--- Short task ---
Images excluded, repeat each entry below exactly.

====== Record excerpts

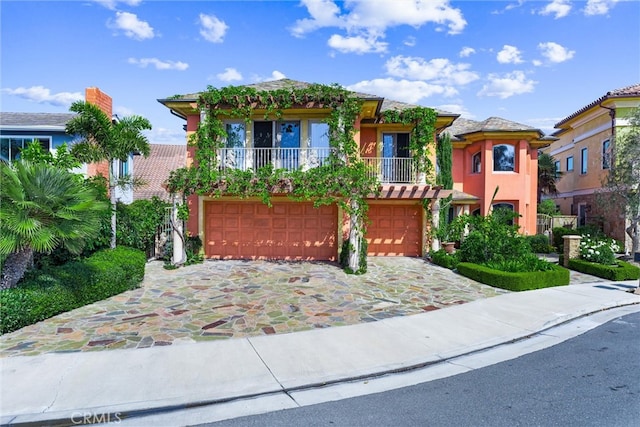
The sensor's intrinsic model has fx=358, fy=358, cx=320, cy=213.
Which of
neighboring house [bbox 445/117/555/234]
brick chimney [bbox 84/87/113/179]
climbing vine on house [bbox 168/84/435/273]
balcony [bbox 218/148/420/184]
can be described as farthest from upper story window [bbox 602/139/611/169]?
brick chimney [bbox 84/87/113/179]

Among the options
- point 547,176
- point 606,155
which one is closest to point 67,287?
point 606,155

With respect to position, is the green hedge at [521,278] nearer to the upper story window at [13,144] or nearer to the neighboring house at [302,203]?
the neighboring house at [302,203]

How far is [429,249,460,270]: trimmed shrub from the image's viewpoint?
43.5ft

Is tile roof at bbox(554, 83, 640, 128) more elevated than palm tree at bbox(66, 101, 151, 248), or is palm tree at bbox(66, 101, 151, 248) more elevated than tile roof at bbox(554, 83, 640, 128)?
tile roof at bbox(554, 83, 640, 128)

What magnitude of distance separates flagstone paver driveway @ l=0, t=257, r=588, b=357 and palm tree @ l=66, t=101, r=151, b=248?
3857mm

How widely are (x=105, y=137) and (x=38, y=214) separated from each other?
5571mm

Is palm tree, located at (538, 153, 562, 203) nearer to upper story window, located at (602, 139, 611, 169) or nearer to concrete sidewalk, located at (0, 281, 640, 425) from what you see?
upper story window, located at (602, 139, 611, 169)

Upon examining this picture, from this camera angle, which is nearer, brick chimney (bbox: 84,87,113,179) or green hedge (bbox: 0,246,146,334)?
green hedge (bbox: 0,246,146,334)

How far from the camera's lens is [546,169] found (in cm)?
2341

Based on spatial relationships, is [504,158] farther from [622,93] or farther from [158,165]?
[158,165]

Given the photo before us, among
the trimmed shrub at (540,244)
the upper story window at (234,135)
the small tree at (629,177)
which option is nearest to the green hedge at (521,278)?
the small tree at (629,177)

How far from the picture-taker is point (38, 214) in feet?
21.1

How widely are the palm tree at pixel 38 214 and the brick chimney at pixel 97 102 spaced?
9132 mm

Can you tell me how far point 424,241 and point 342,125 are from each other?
6265 millimetres
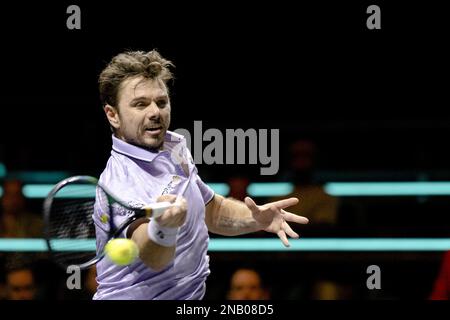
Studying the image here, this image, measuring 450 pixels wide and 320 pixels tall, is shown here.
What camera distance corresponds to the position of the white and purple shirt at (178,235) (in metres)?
3.81

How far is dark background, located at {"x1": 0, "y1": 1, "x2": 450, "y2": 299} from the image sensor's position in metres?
5.55

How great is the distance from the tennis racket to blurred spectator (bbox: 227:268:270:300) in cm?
135

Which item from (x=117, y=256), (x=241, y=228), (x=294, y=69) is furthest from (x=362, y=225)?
(x=117, y=256)

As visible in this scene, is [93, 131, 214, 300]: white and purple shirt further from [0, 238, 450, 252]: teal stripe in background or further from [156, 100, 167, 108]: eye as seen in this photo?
[0, 238, 450, 252]: teal stripe in background

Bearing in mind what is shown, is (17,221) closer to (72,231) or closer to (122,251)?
(72,231)

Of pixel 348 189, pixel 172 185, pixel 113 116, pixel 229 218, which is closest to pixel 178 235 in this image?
pixel 172 185

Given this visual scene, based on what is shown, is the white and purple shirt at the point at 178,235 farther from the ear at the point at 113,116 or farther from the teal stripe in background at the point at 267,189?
the teal stripe in background at the point at 267,189

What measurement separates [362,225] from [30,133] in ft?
6.12

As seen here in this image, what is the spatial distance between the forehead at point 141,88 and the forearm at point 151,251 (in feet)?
1.86

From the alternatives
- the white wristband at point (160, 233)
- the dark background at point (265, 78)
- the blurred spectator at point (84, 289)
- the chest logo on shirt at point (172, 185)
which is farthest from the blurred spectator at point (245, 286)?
the white wristband at point (160, 233)

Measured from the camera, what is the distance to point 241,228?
4211 millimetres

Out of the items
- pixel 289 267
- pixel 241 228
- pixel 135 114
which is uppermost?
pixel 135 114

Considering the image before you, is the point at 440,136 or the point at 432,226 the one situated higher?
the point at 440,136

============

--- Final result ---
The sensor's intrinsic model has fx=358, fy=358, cx=320, cy=213.
Which of
neighboring house [bbox 445/117/555/234]
brick chimney [bbox 84/87/113/179]
climbing vine on house [bbox 168/84/435/273]
balcony [bbox 218/148/420/184]
can be described as farthest from upper story window [bbox 602/139/611/169]?
brick chimney [bbox 84/87/113/179]

Among the options
- point 547,176
- point 606,155
which one is closest to point 67,287?
point 606,155

With respect to position, is the green hedge at [521,278] nearer to the upper story window at [13,144] or nearer to the neighboring house at [302,203]?
the neighboring house at [302,203]

How far is [429,249,460,270]: trimmed shrub from the image's viewpoint?
43.5ft

Is tile roof at bbox(554, 83, 640, 128) more elevated than palm tree at bbox(66, 101, 151, 248), or is palm tree at bbox(66, 101, 151, 248) more elevated than tile roof at bbox(554, 83, 640, 128)?
tile roof at bbox(554, 83, 640, 128)

What magnitude of distance separates flagstone paver driveway @ l=0, t=257, r=588, b=357 and palm tree @ l=66, t=101, r=151, b=248?
3857mm

How widely are (x=105, y=137) and (x=38, y=214) separated from each other?
5571mm

Is palm tree, located at (538, 153, 562, 203) nearer to upper story window, located at (602, 139, 611, 169) or nearer to concrete sidewalk, located at (0, 281, 640, 425) from what you see?
upper story window, located at (602, 139, 611, 169)

Upon examining this picture, from this camera angle, which is nearer, brick chimney (bbox: 84,87,113,179) or green hedge (bbox: 0,246,146,334)?
green hedge (bbox: 0,246,146,334)

How far from the camera's lens is [546,169] found (in cm)?
2341

Based on spatial relationships, is [504,158] farther from [622,93] or farther from [158,165]?
[158,165]

Given the photo before us, among
the trimmed shrub at (540,244)
the upper story window at (234,135)
the small tree at (629,177)
which option is nearest to the green hedge at (521,278)?
the small tree at (629,177)

How far from the picture-taker is point (38, 214) in feet?
21.1

How widely are the palm tree at pixel 38 214 and the brick chimney at pixel 97 102 spaced?
9132 mm

Can you tell me how far point 424,241 and point 342,125 are from each other?
6265 millimetres
Studying the image here, this image, measuring 450 pixels wide and 320 pixels tall, is shown here.
What camera distance corresponds to the position of the white and purple shirt at (178,235) (in metres)?
3.81

How far is dark background, located at {"x1": 0, "y1": 1, "x2": 450, "y2": 299} from the image sensor's position in metres?
5.55

How great is the distance from the tennis racket to blurred spectator (bbox: 227:268:270:300) in cm?
135

Which item from (x=117, y=256), (x=241, y=228), (x=294, y=69) is furthest from (x=362, y=225)?
(x=117, y=256)

As visible in this scene, is [93, 131, 214, 300]: white and purple shirt further from [0, 238, 450, 252]: teal stripe in background or further from [156, 100, 167, 108]: eye as seen in this photo?
[0, 238, 450, 252]: teal stripe in background

Bearing in mind what is shown, is (17,221) closer to (72,231) or closer to (122,251)?
(72,231)

Of pixel 348 189, pixel 172 185, pixel 113 116, pixel 229 218, which is closest to pixel 178 235 in this image?
pixel 172 185

Given this visual scene, based on what is shown, is the white and purple shirt at the point at 178,235 farther from the ear at the point at 113,116 or farther from the teal stripe in background at the point at 267,189?
the teal stripe in background at the point at 267,189

What measurement separates [362,225] from [30,133] in ft?
6.12

As seen here in this image, what is the spatial distance between the forehead at point 141,88 and the forearm at point 151,251 (in feet)?
1.86

From the alternatives
- the white wristband at point (160, 233)
- the dark background at point (265, 78)
- the blurred spectator at point (84, 289)
- the chest logo on shirt at point (172, 185)
which is farthest from the blurred spectator at point (245, 286)?
the white wristband at point (160, 233)

Measured from the camera, what is the distance to point 241,228?
4211 millimetres

Out of the items
- pixel 289 267
- pixel 241 228
- pixel 135 114
which is uppermost?
pixel 135 114

Considering the image before you, is the point at 440,136 or the point at 432,226 the one situated higher?
the point at 440,136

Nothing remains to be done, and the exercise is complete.